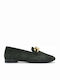 Leather Women's Loafers in Green Color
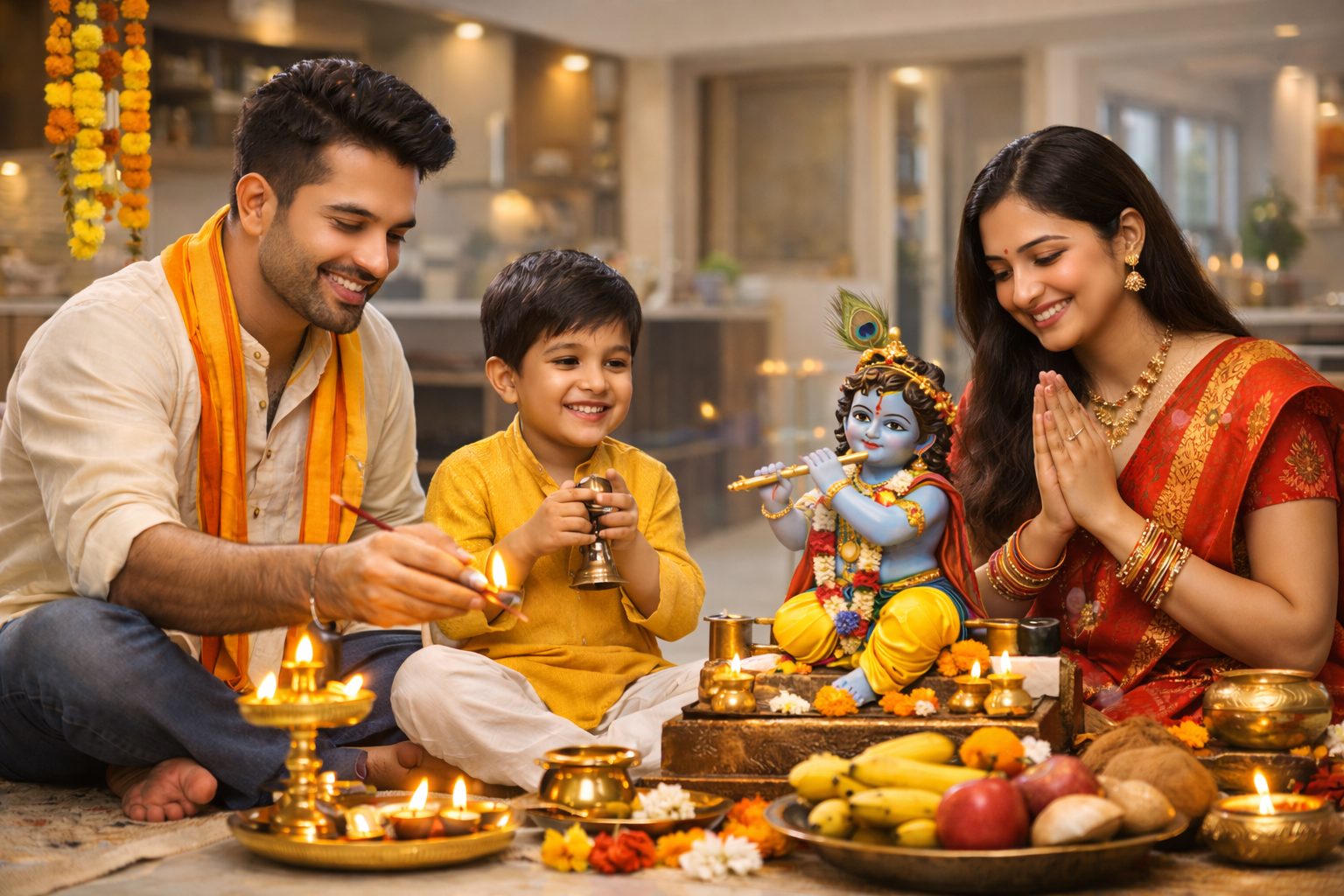 Modern North Indian Family Krishna Pooja at Home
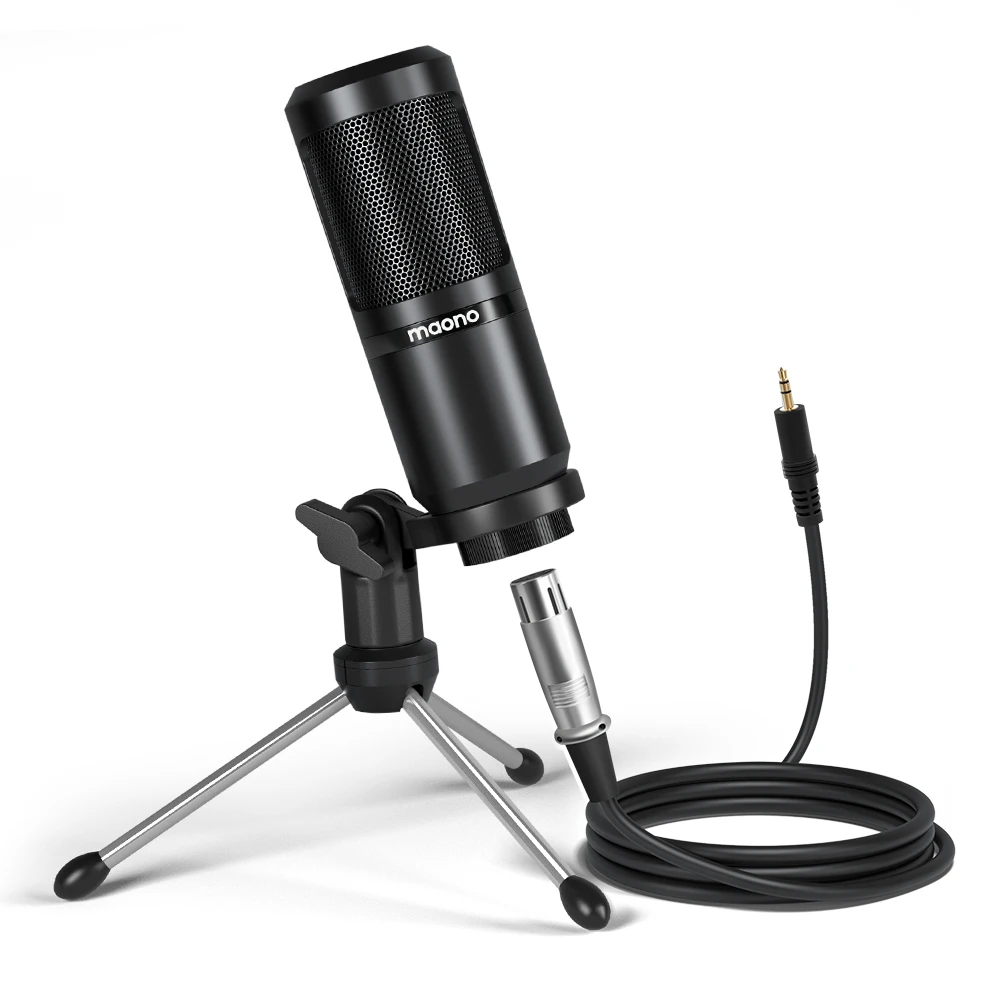 MAONO AU-PM360TR Condenser Microphone 3.5mm to XLR Cardoid Mic With Tripod for Tiktok Podcast Vlog PC Phone Audio Recording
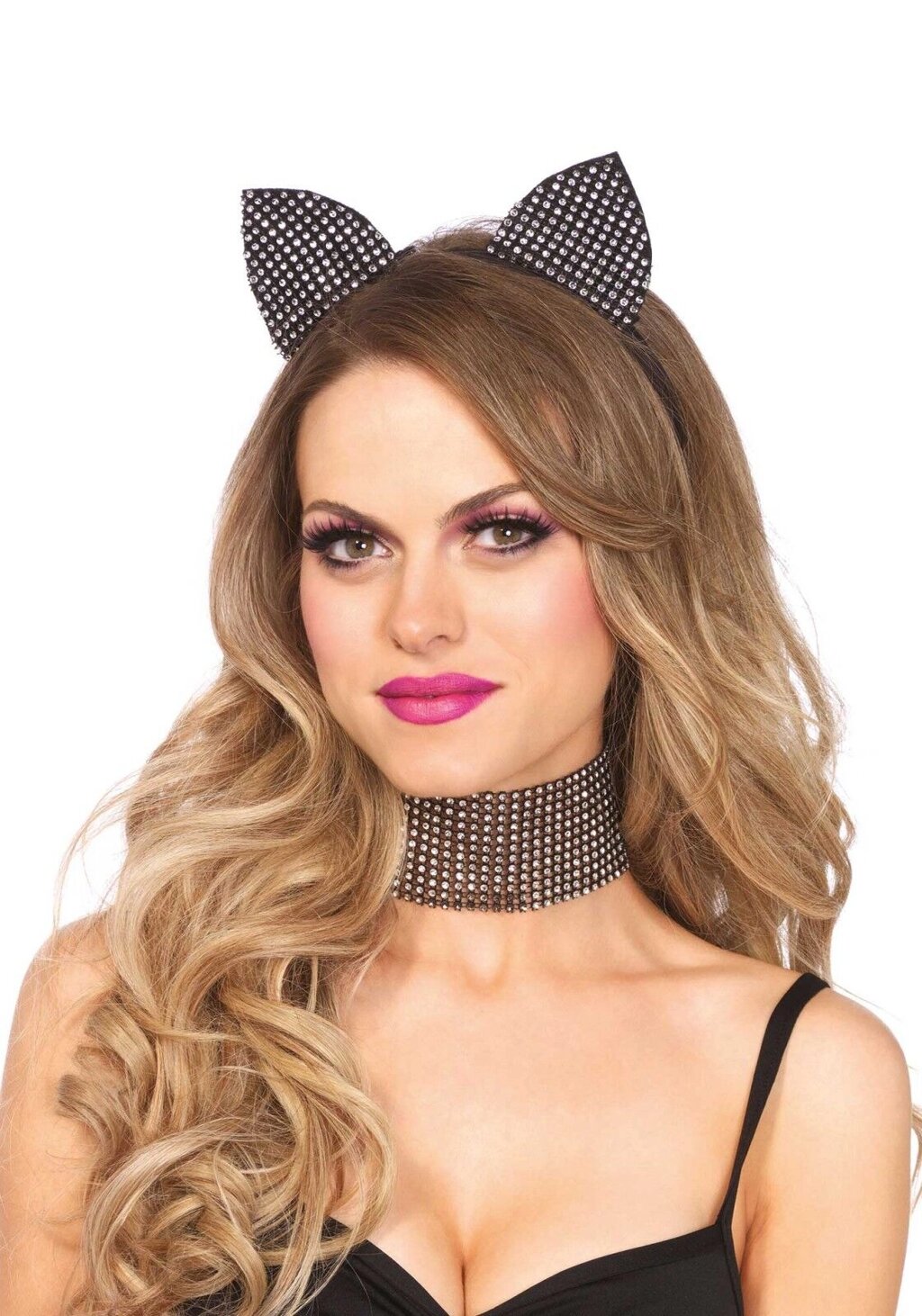 Набір кішечки зі стразами Leg Avenue Cat ear headband & choker set, широкий чокер та вушка від компанії Elektromax - фото 1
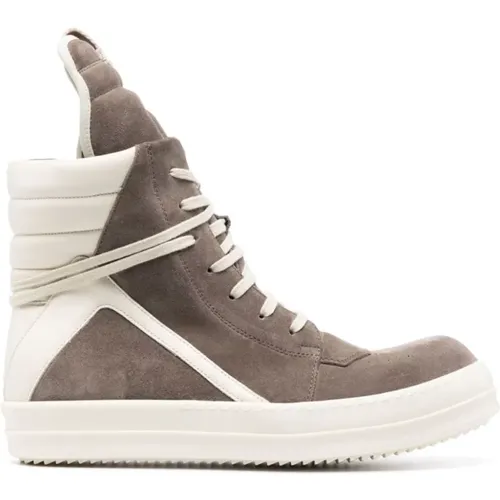 Grey Leather High Top Sneakers , male, Sizes: 7 UK - Rick Owens - Modalova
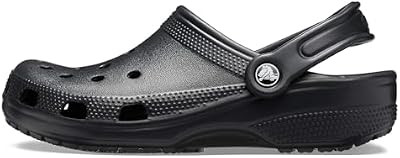 Crocs Unisex-Adult Classic Clog, Clogs for Women and Men, Black, 9 Women/7 Men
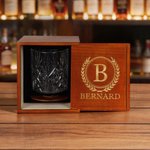 Personalised Retro Initial Monogram Whisky Glass Wooden Box Coaster Set with Name and Date Birthday Anniversary Gift for Men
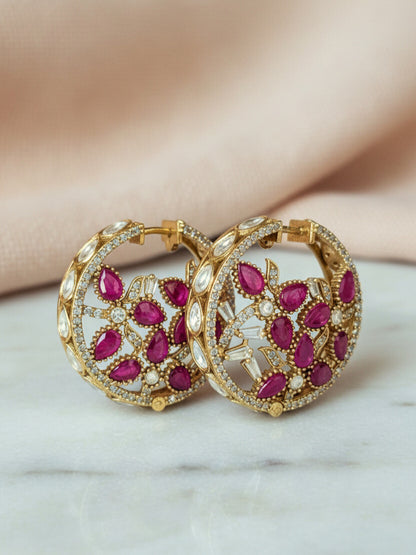 Ruby Polki Bali Earrings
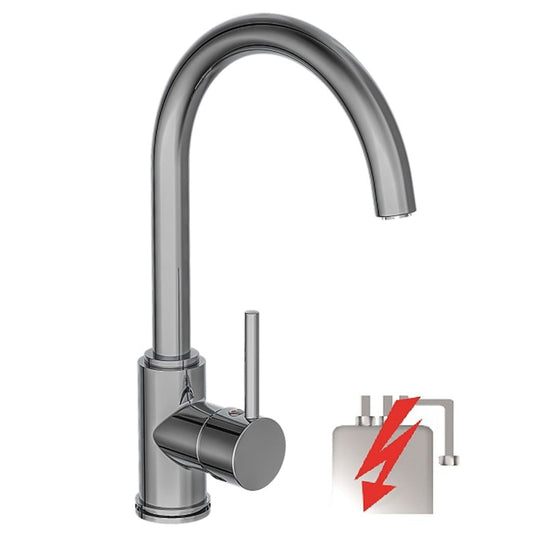 SCHÌÏTTE Sink Mixer with High Round Spout CASALLA Low Pressure Chrome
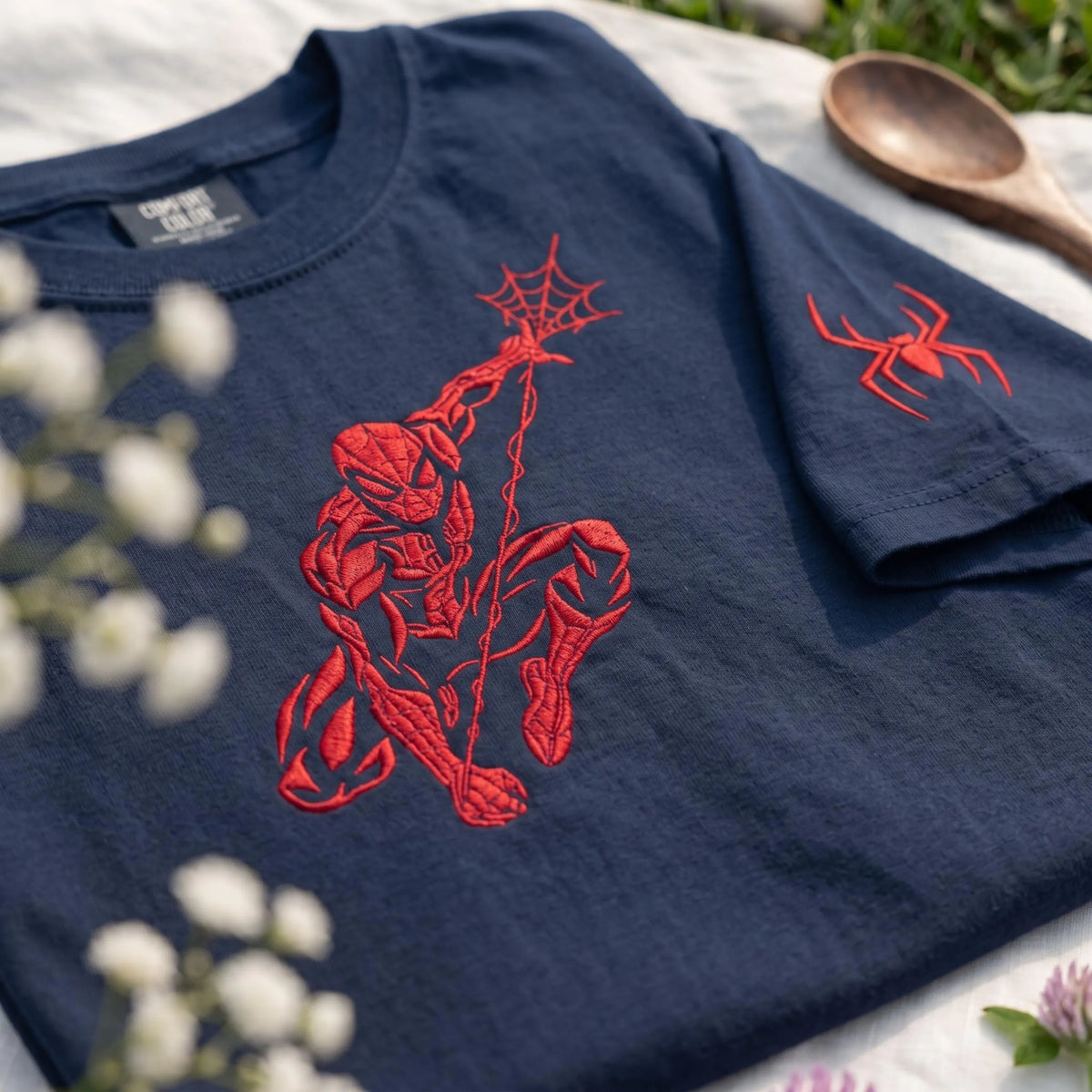 Embroidered Spider Hero Comfort Color TShirt, Red Web Hero Tee, Black Comic Inspired Shirt With Sleeve Spider Design, Gift for Comic Fan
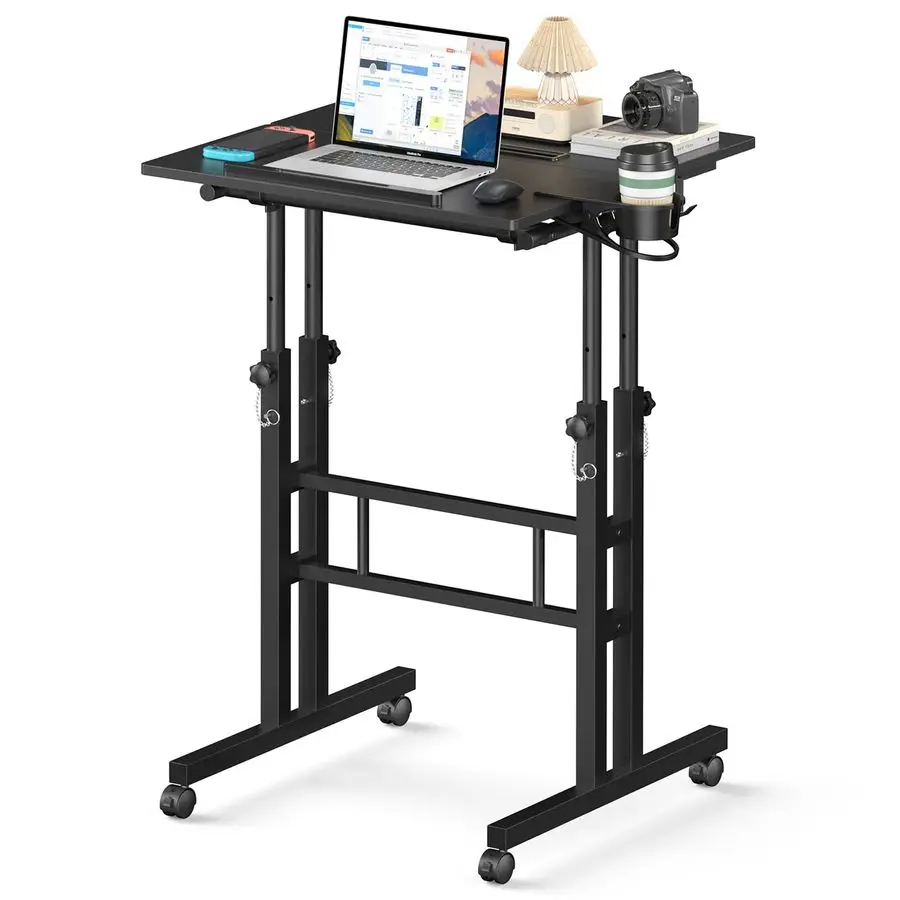

Standing Desk with Wheels, Mobile Stand Up Desk, Portable Standing Table on Wheels for Walking Pad, Rolling Computer Desk Adjus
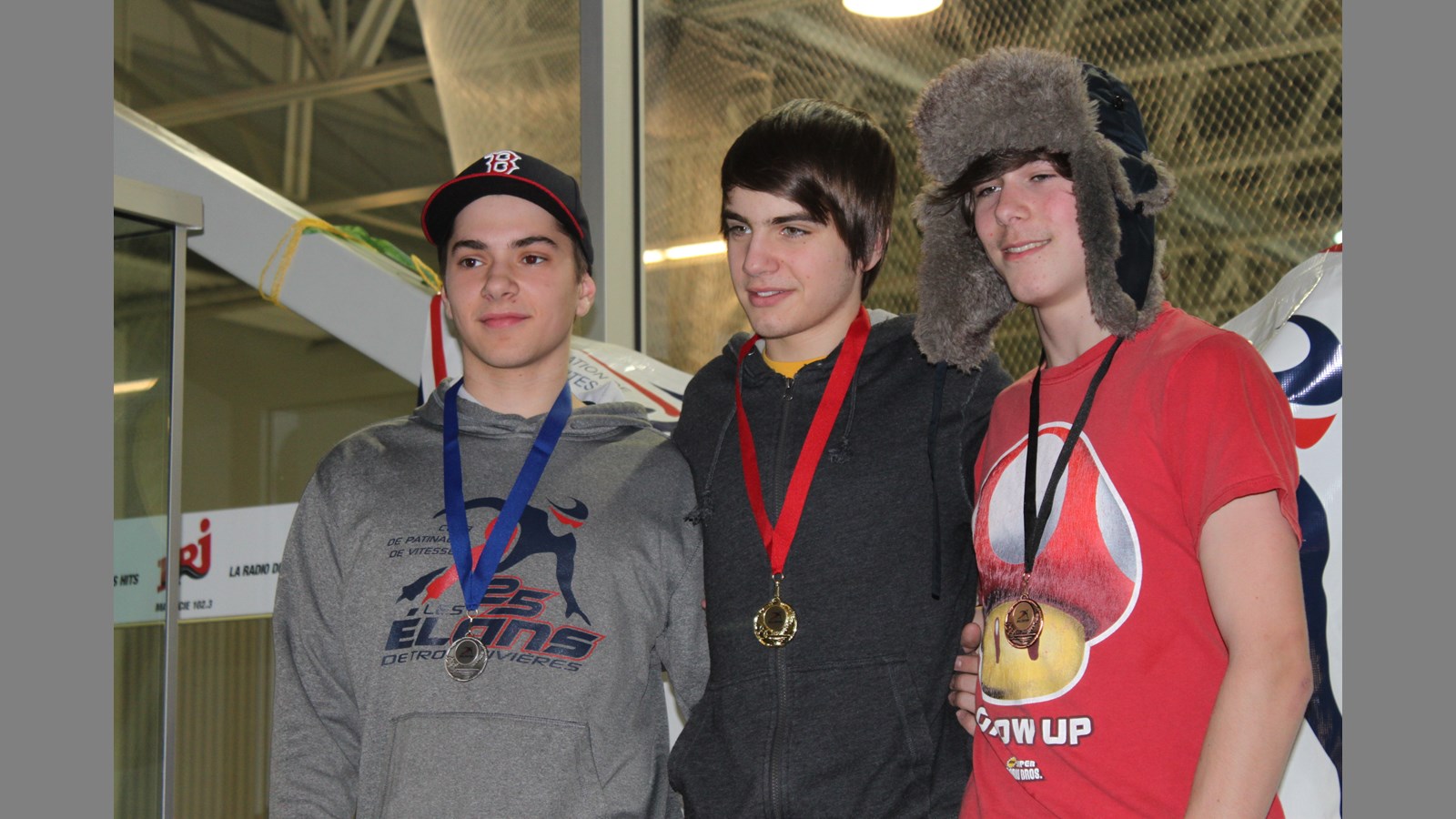 Jérémi Marchand 2e (CPVTR), Olivier Lortie 1e (Rivière-du-Loup) et Maxim Simard 3e (Dolbeau)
..........
* Exercise prompt: What is needed is an exact copy of the lines above, from the one holding "Grey Leather High" down to the one holding "SCHÌÏTTE Sink Mixer", with those two included and the pictures left out.

* Task response:
 Grey Leather High Top Sneakers , male, Sizes: 7 UK - Rick Owens - Modalova
 Crocs Unisex-Adult Classic Clog, Clogs for Women and Men, Black, 9 Women/7 Men
 Personalised Retro Initial Monogram Whisky Glass Wooden Box Coaster Set with Name and Date Birthday Anniversary Gift for Men
 Ruby Polki Bali Earrings
 SCHÌÏTTE Sink Mixer with High Round Spout CASALLA Low Pressure Chrome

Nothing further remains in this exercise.